To do:
**1.** Please update the cotton wick thread, starting with "I bought replacement" and going on through "round wire )", so that "factory wick" takes the place of "flavour wick".
**2.** Write what comes next in the cotton wick thread, picking up after its last sentence.

Text provided:
# Newbi On A E Cig



## bpow2404 (23/10/13)

Anyone trying cotton wool as a wick
Hi I read that trying to revitalise my coils that were dying on me which I figured out was the wick in my coil. With the device im using I found it hard to justify the price if buying new ones every time. So I read on a site that some people use cotton wool as a wick. Seems to work great. So far. Anyone else use this as a wick to kick start the coil again? 

Sent from my GT-I8190 using Tapatalk

Reactions: Like 1


----------



## Derick (23/10/13)

Mathee does wicks with cotton, I'm sure he will pop in and give you the low-down

Reactions: Like 1


----------



## RIEFY (23/10/13)

Welcome b are you wanting to remove the wick and replace with cotton?

Sent from my GT-I9500 using Tapatalk HD

Reactions: Like 1


----------



## bpow2404 (24/10/13)

I have actually tried it on a coil that died and seems to work ok with getting the coil working again. Was wondering though if it was another bad 'inet' idea and may damage my whole device. Also wondering who else may have tried this method. 

Sent from my GT-I8190 using Tapatalk

Reactions: Like 1


----------



## Nightfearz (24/10/13)

I bought replacement silica wick, so every now and again when a dry burn does not clean the coil anymore, I replace the flavour wick. Once the coil gives in I rebuild that with kanthal and silica wick. I have heard of people using cotton, but never tried it myself...

Reactions: Like 1


----------



## Tw!st3dVaP0r (24/10/13)

i build my evod coils with cotton wool works wonders ( no need to hassel with the flavour wick ontop) when the wick goes bad just slide out the cotton and "dry burn" get all the nasty bits off the coil .. slide in a new piece and you good to go ( i tried it with ribbon wire aswell the ribon wire seems to last longer than the round wire )
just don't let the cotton get dry as a dry hit with cotton feels like you smoked some Durban poison

Reactions: Like 1


----------



## Nightfearz (24/10/13)

I just had a crazy idea, wonder if it's been done before. But do you think Mesh in a evod coil will work? that way you can do way with wick all together...


----------



## Tw!st3dVaP0r (24/10/13)

Nightfearz said:


> I just had a crazy idea, wonder if it's been done before. But do you think Mesh in a evod coil will work? that way you can do way with wick all together...


Been done you will need some silica aswell cuz it tends to leak .. at least the way ive tried setting it up

i gave my evod to my dad and protank to my bro .. so i got no botom coil stuff at the moment

plan on ordering the protank 2 soon so ill give it a go .. all the ofcut ss wicks that i use in the Rsst wont go to waste

Reactions: Like 1


----------



## Nightfearz (24/10/13)

thanks for the Vid, will def try it tonight...

Reactions: Like 1


----------



## Andre (25/10/13)

I think you have all the answers you needed, Bpow. Indeed, I use cotton as wick on my RBA. With cotton, less is better and do not force it through the coil, it should slide through with just a little resistance, enough to keep it in place and not so tight that the juice does not flow though the wick inside the coil.

Data shown:
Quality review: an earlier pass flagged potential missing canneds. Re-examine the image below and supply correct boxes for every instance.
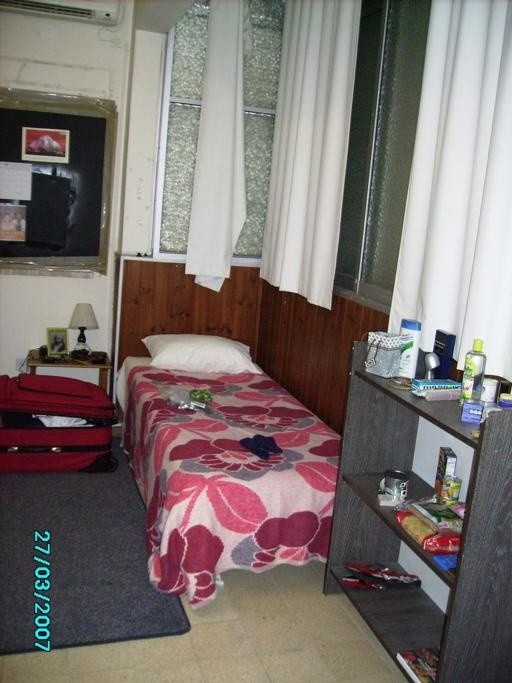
[385,470,409,499]
[441,476,460,509]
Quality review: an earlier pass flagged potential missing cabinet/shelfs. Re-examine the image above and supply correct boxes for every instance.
[322,340,512,683]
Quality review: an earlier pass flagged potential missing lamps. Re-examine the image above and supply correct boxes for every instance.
[68,303,99,353]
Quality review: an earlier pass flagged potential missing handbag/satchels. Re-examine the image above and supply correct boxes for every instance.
[365,332,401,379]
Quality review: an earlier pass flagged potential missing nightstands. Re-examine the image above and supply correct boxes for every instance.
[28,350,113,395]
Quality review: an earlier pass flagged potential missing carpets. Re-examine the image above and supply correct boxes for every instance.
[1,464,191,655]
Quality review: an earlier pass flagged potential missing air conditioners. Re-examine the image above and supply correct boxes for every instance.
[2,0,120,26]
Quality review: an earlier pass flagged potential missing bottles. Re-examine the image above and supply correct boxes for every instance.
[457,339,485,408]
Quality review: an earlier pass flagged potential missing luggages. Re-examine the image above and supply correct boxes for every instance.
[1,372,120,473]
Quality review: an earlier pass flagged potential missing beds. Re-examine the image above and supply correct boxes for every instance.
[118,356,342,610]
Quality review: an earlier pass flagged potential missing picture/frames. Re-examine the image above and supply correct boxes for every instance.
[47,327,68,358]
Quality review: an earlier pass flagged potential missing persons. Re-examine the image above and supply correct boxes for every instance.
[1,212,16,231]
[52,333,65,352]
[12,211,26,233]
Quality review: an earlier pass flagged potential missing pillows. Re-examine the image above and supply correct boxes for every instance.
[141,334,263,374]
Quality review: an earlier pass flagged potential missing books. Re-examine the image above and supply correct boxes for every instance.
[396,646,440,683]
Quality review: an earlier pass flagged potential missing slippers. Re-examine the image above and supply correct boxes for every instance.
[253,434,283,454]
[240,438,270,460]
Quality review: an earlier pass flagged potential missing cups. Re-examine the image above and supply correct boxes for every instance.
[377,470,410,500]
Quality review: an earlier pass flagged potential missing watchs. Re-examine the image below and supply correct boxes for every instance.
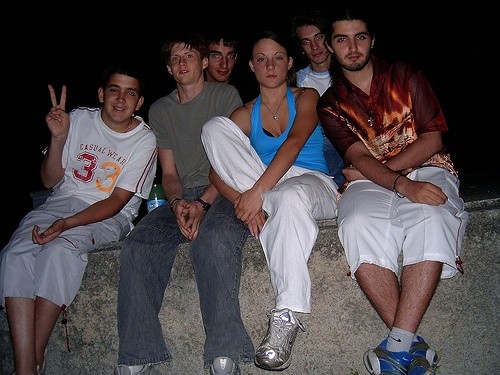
[194,197,211,213]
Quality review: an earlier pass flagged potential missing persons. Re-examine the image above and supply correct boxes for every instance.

Results in order:
**1.**
I bought replacement silica wick, so every now and again when a dry burn does not clean the coil anymore, I replace the factory wick. Once the coil gives in I rebuild that with kanthal and silica wick. I have heard of people using cotton, but never tried it myself...

Reactions: Like 1


----------



## Tw!st3dVaP0r (24/10/13)

i build my evod coils with cotton wool works wonders ( no need to hassel with the factory wick ontop) when the wick goes bad just slide out the cotton and "dry burn" get all the nasty bits off the coil .. slide in a new piece and you good to go ( i tried it with ribbon wire aswell the ribon wire seems to last longer than the round wire )

**2.**
----------



## bpow2404 (26/10/13)

Hey thanks for all the tips  really appreciate it !

Sent from my GT-I8190 using Tapatalk

Reactions: Like 1


----------



## CraftyZA (26/10/13)

Gonna give this a shot tonight!

Reactions: Like 1


----------



## Nightfearz (26/10/13)

Turns out when you use SS mesh on an evod coil, you need to isolate it somehow...
this wont work in other words...


----------



## Tw!st3dVaP0r (26/10/13)

Na it will work you just need to oxidise the wick more... Build a thick layer of carbon on the wick by droping sum juice on it and seting it alight .. When i tried mine it didnt short bt was leaking alot didnt bother trying again 

Sent from my GT-I9500 using Tapatalk

Reactions: Like 2


----------



## Derick (26/10/13)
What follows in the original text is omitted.